One of the Canadian war artists who has a special connection to the Juno Beach Centre is Orville Fisher. On 6 June 1944, Fisher was the only Allied war artist to land in Normandy. Prior to the war, Fisher attended the Vancouver School of Art and studied under First World War and Group of Seven artists, Frederick Varley and Lawren Harris. His first major artistic commission was at the 1939 World’s Fair in San Francisco where he painted murals for the British Columbia pavilion. On the outbreak of war, Orville originally applied for a position as an official war artist, but eager to see action, he enlisted and worked as a sapper. In 1943 he became one of Canada’s official war artists.
On 6 June 1944, he landed on Juno Beach with the 3rd Canadian Infantry Division. Waiting to go ashore on a Landing Ship Tank, Fisher made the decision to remove his pack filled with 30kg of art supplies and strapped a water proof sketch pad and charcoal pencil to his arm. Once on the beach, Orville began to sketch the battle and destruction unfolding before him.

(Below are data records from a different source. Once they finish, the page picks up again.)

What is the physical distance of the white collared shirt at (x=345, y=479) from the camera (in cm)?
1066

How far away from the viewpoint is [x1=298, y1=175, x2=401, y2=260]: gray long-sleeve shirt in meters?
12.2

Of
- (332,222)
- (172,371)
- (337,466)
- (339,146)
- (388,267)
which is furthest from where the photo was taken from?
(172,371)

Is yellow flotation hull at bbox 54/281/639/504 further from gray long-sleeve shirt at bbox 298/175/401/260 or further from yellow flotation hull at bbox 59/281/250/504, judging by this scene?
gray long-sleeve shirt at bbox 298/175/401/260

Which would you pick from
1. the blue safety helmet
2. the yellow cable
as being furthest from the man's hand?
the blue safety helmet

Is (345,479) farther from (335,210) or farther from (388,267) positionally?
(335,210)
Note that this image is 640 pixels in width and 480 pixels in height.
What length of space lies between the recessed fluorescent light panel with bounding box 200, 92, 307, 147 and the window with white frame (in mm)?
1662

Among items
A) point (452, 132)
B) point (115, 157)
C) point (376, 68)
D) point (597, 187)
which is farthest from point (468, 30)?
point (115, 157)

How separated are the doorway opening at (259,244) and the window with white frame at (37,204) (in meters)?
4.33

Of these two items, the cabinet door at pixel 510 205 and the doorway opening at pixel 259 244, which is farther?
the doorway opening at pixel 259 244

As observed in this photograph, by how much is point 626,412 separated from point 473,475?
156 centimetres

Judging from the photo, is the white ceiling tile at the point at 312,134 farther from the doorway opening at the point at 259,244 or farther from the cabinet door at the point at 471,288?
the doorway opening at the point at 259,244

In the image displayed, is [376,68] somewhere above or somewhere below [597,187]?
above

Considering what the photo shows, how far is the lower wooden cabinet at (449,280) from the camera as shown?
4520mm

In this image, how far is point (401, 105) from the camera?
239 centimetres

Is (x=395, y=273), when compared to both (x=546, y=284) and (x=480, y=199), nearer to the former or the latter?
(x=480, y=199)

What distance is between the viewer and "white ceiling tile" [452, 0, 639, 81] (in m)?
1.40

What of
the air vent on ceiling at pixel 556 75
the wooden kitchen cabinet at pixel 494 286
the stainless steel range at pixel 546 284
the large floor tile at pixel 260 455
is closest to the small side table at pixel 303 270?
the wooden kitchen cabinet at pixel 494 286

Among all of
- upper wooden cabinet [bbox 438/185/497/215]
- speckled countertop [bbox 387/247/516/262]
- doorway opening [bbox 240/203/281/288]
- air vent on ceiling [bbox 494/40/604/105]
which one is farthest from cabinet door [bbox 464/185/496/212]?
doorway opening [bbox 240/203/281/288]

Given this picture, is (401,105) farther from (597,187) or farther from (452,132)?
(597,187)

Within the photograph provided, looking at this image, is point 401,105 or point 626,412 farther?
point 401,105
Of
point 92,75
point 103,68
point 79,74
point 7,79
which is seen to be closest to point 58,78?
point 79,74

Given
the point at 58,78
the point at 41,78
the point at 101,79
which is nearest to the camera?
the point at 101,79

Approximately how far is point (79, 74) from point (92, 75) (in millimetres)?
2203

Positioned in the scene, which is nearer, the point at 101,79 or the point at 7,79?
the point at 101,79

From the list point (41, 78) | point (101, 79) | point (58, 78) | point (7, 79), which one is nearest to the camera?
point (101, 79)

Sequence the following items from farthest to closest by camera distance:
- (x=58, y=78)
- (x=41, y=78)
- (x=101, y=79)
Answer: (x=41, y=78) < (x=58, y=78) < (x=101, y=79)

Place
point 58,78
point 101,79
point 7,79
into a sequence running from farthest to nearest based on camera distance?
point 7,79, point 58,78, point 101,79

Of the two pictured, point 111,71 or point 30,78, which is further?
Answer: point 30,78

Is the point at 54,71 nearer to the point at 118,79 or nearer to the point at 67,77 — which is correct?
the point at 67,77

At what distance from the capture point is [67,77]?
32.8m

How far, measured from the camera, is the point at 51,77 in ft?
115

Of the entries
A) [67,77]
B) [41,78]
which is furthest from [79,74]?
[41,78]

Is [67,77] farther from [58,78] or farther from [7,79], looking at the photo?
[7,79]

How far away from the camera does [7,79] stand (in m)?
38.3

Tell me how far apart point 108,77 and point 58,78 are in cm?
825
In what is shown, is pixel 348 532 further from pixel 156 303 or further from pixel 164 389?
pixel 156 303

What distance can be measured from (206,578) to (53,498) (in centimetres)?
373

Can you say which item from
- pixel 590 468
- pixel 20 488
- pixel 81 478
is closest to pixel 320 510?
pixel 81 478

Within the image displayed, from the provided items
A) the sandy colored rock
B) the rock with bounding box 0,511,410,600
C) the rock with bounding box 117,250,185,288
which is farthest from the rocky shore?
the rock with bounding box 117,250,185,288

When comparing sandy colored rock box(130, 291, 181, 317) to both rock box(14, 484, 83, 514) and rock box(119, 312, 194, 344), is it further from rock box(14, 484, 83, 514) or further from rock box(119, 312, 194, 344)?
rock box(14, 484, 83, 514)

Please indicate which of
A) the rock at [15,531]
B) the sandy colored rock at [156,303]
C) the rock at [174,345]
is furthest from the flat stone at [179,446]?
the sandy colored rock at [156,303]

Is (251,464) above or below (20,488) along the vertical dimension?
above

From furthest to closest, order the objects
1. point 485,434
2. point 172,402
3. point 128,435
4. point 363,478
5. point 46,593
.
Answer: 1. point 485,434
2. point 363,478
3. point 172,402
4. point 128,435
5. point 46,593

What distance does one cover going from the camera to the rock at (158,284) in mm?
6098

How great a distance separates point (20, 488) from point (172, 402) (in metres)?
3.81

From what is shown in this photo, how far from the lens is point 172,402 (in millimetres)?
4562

His works depict the chaos and bloodshed of 6 June 1944, beginning with the treacherous journey across the English Channel to Normandy, the disembarkment of the landing crafts into the water, and the struggle up the beach to secure the area from the Germans.
Throughout the war, Orville created 246 sketches that he would go on to create full size watercolour and oil paintings. Orville’s works now resides in the Canadian War Museum where they continue to captivate visitors ensures that the memory of D-Day lives on 70 years later.